亡くなった人から遺産を相続した際に、相続人が複数いた場合には、それらの人々の共有財産という扱いになります。
しかし、たとえば土地や建物、自動車などといったものは、現金とは違って容易に人数分にわけることが難しいため、共有名義では不都合が生じることになります。こうした場合、誰がどのような財産を取得するのかを、全員で話し合いをして、その合意にもとづいた遺産の分割を行うというのが一般的です。
これを遺産分割協議とよび、合意した内容を記載したものが、遺産分割協議書とよばれる書面となります。

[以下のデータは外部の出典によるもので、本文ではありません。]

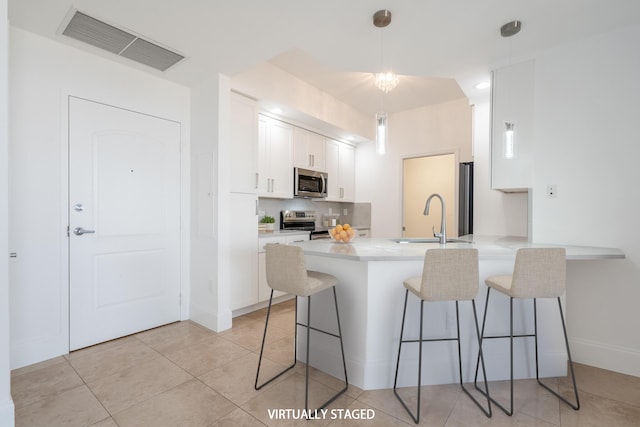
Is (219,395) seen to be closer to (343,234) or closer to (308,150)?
(343,234)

この協議書には、内容がたしかであることを証明するため、協議にあつまった全員が署名捺印をするのがふつうです。
また、この書面は、不動産や自動車の名義を変更する際にも、証拠書類として官公署に提出する必要があるため、特に法律的な手続き上も重要なものといえます。
なお、実際に提出するにあたっては、相続人の印鑑登録証明書などといった証拠書類が別に必要になることがあります。
相続というものは、必然的に財産がかかわるものですので、その分割をめぐって、なにかと親族や家族同士のトラブルに発展しやすいという傾向を有しています。
特に、亡くなった人の財産を親族の誰かが一括管理しており、他の相続人にはその状況がよくわからない場合や、亡くなった人の介護を献身的につとめた家族がいたいっぽうで、特にめんどうもみずに遠くで生活していた家族がいるなど、亡くなった人との間柄に落差がある場合などは、こうしたトラブルが顕在化しやすいといえます。
こうした場合には、当事者同士で直接的に遺産分割協議を行うと、円満解決どころか、対立がかえって深まってしまう可能性がありますので、家庭裁判所による調停制度を利用するというのもひとつの方法です。
調停制度というのは、当事者の申立てによって、裁判所から選任された調停委員とよばれる人々が、当事者のなかだちをしたり、意見の調整をしたりして、トラブルの円満解決を目指すという制度であり、申立ての手続きもきわめて簡単なものです。